* [Task to complete]:
Please copy exactly the lines from the first in the records through the line that contains "Laser Tools Inspection", but not the pictures.

* [Excerpts from a dataset]:
.....
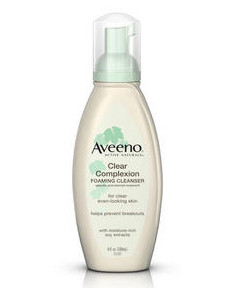AVEENO® Clear Complexion Foaming Cleanser.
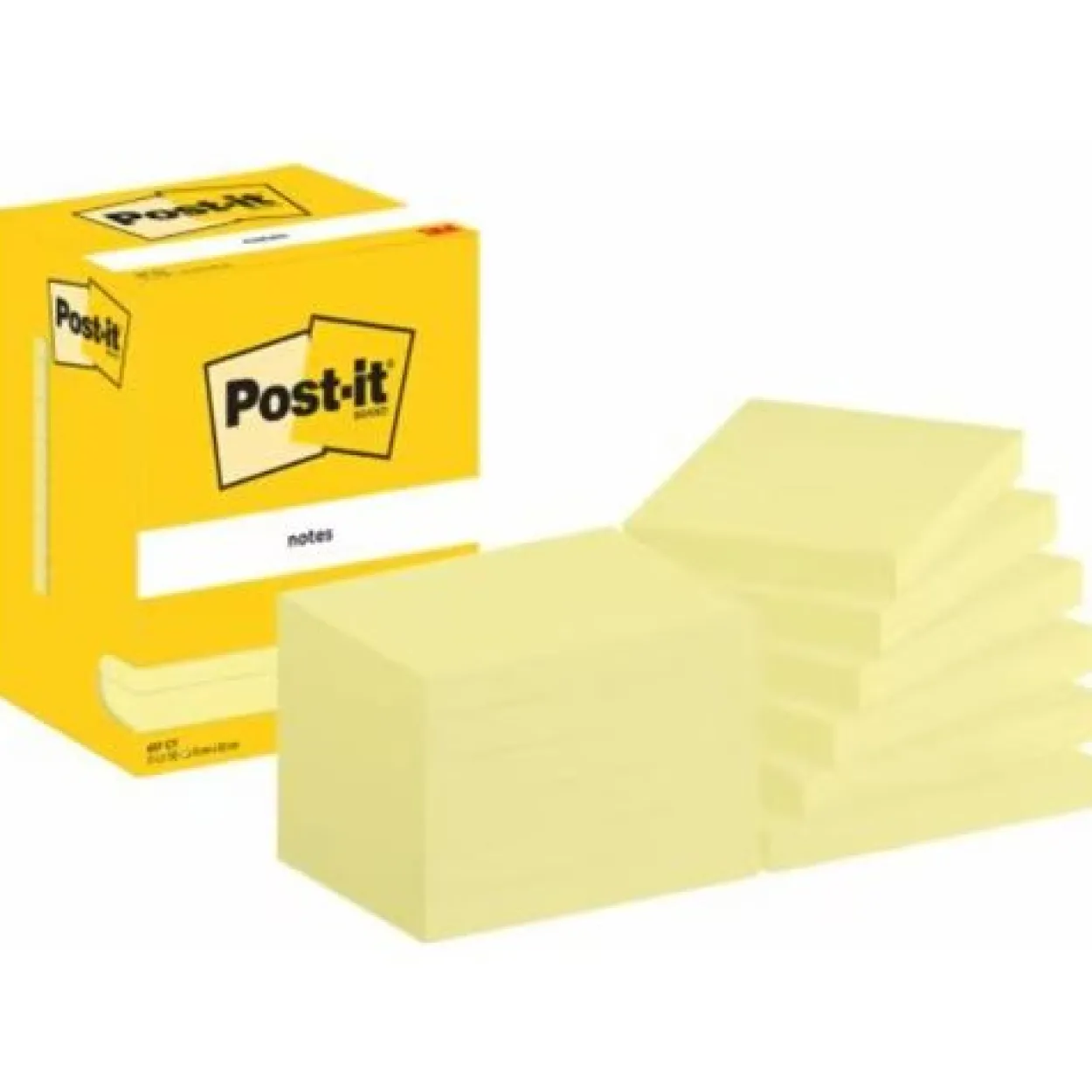 Post-it Haftnotizen 657 gelb 12 Blöcke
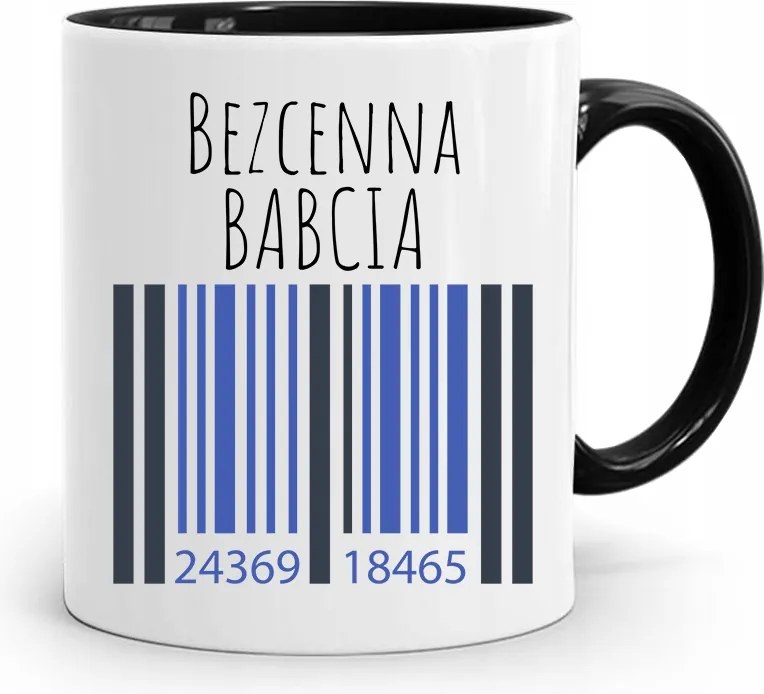 Bögre Fekete Nagymama Napja Felbecsülhetetlen Értékű Nagymama Ajándék fényképes nyomtatással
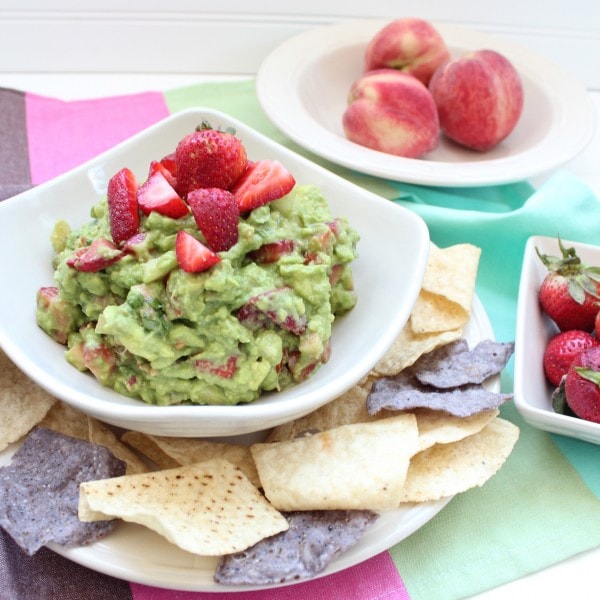 Strawberry Peach Guacamole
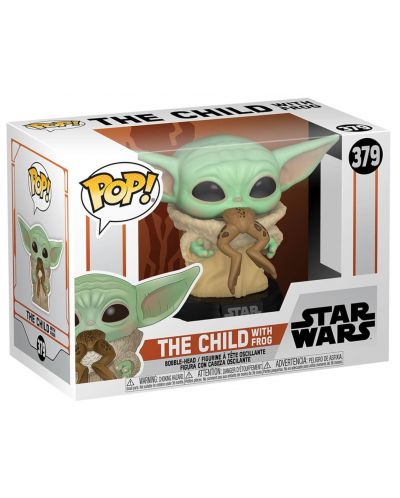 Figurina Funko Pop! Star Wars: The Mandalorian - The Child with Frog #379 - 2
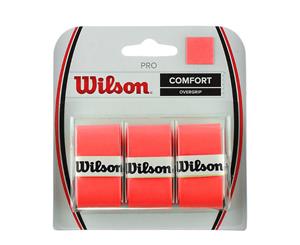 Wilson Pro Overgrip 3 Pack - Orange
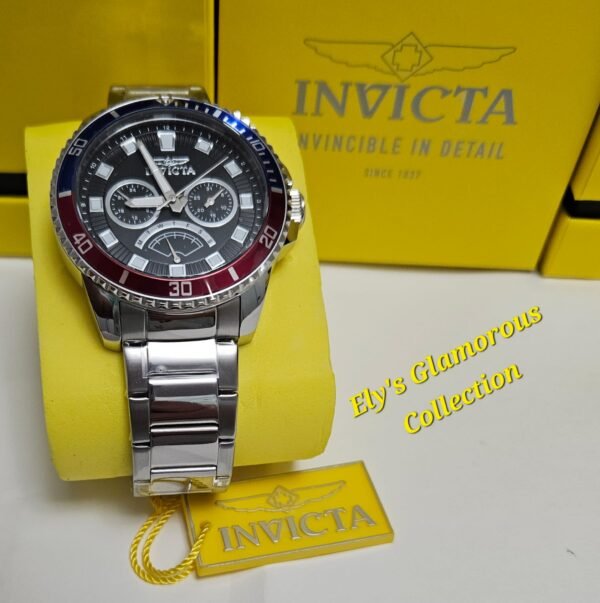Reloj Invicta con Pulsera de Acero Inoxidable y Bisel Bicolor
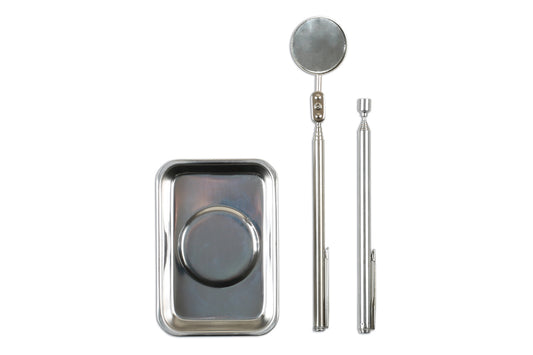 Laser Tools Inspection Tool Set & Tool Tray 3pc 7600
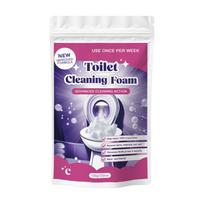 Foaming Toilet Cleaner 100g – Powerful Foam Action Removes Stains & Scale, Rust Fighter, Fresh Lemon Fragrance Weekly 100g gray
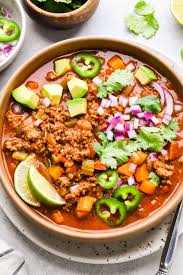 whole30 beanless chili so flavorful
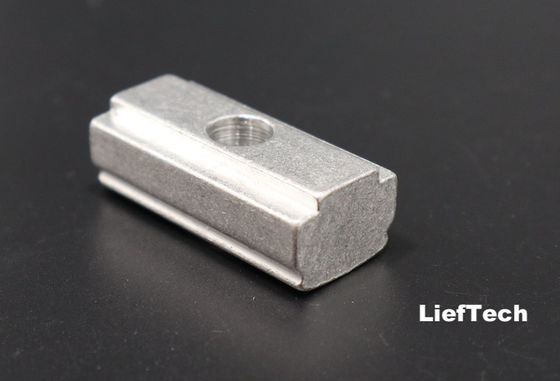 Profil de tuyau en aluminium connecteur coulissant poids léger taille standard internationale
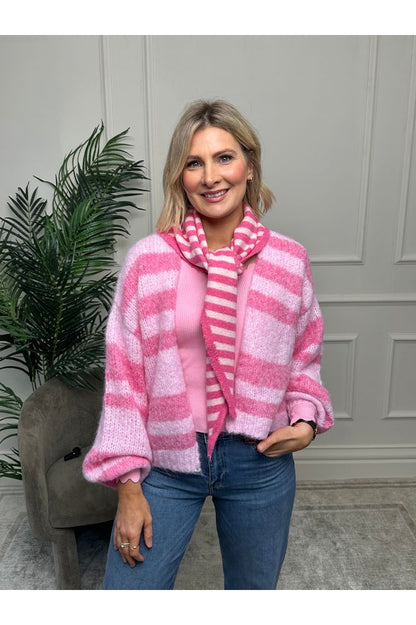 Killy Rose Stripe Cardi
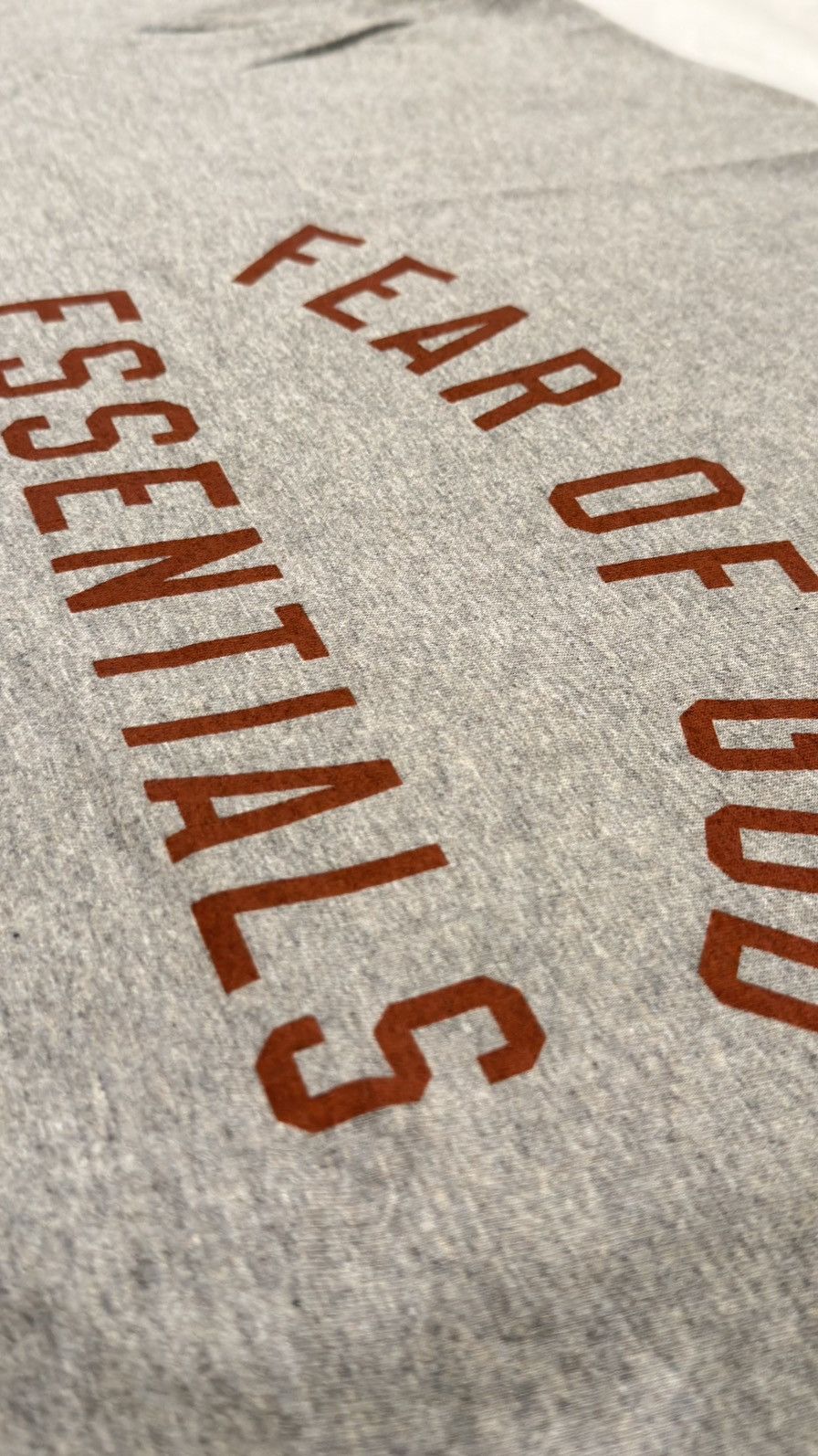 Fear of God FOG Essentials FW24 Dark Heather Crewneck Tee Size S Size US S / EU 44-46 / 1 - 2 Thumbnail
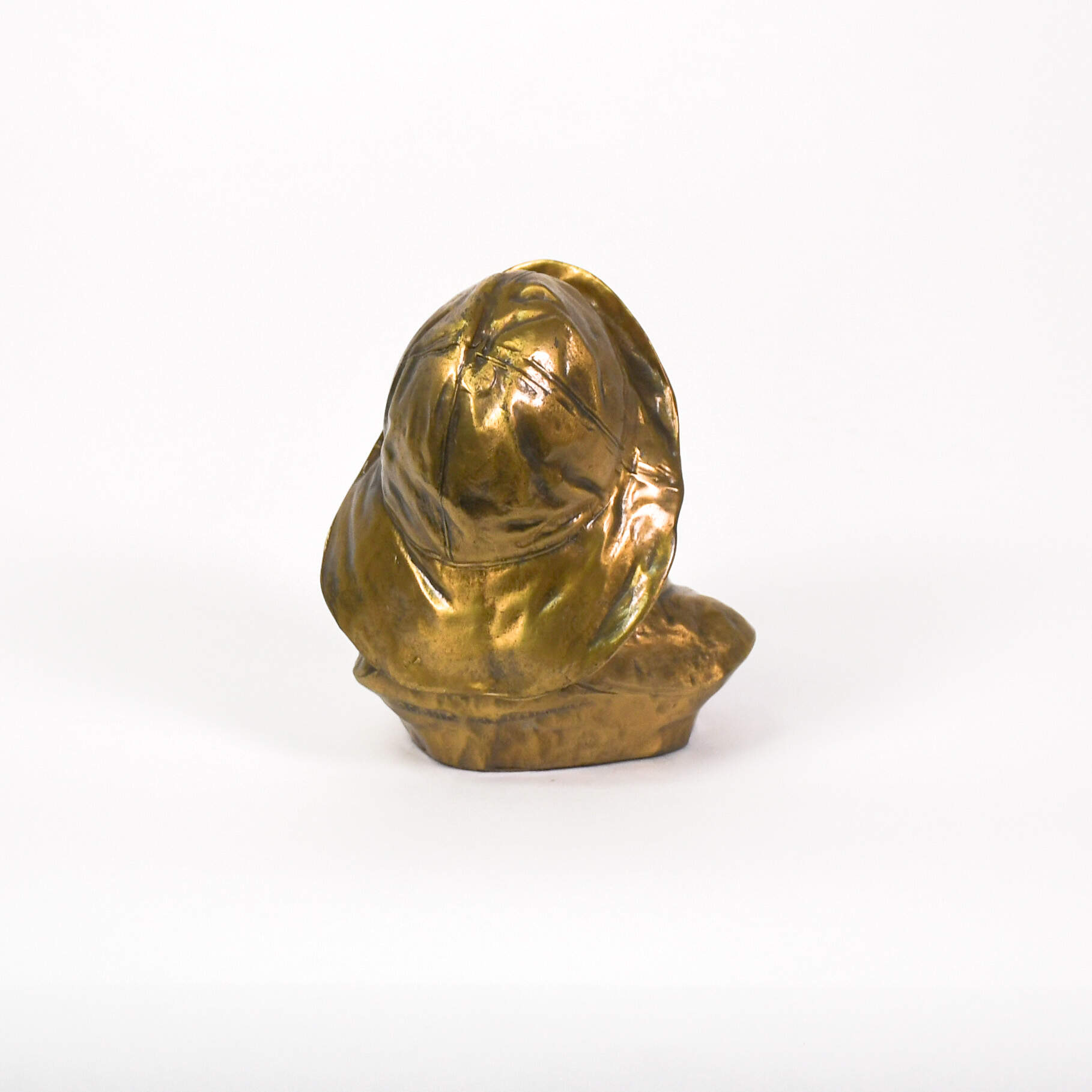 Vintage Brass Nautical Seaman P.M. Craftsman Bust-4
.....
* [Task response]:
AVEENO® Clear Complexion Foaming Cleanser.
 Post-it Haftnotizen 657 gelb 12 Blöcke
 Bögre Fekete Nagymama Napja Felbecsülhetetlen Értékű Nagymama Ajándék fényképes nyomtatással
 Strawberry Peach Guacamole
 Figurina Funko Pop! Star Wars: The Mandalorian - The Child with Frog #379 - 2
 Wilson Pro Overgrip 3 Pack - Orange
Reloj Invicta con Pulsera de Acero Inoxidable y Bisel Bicolor
 Laser Tools Inspection Tool Set & Tool Tray 3pc 7600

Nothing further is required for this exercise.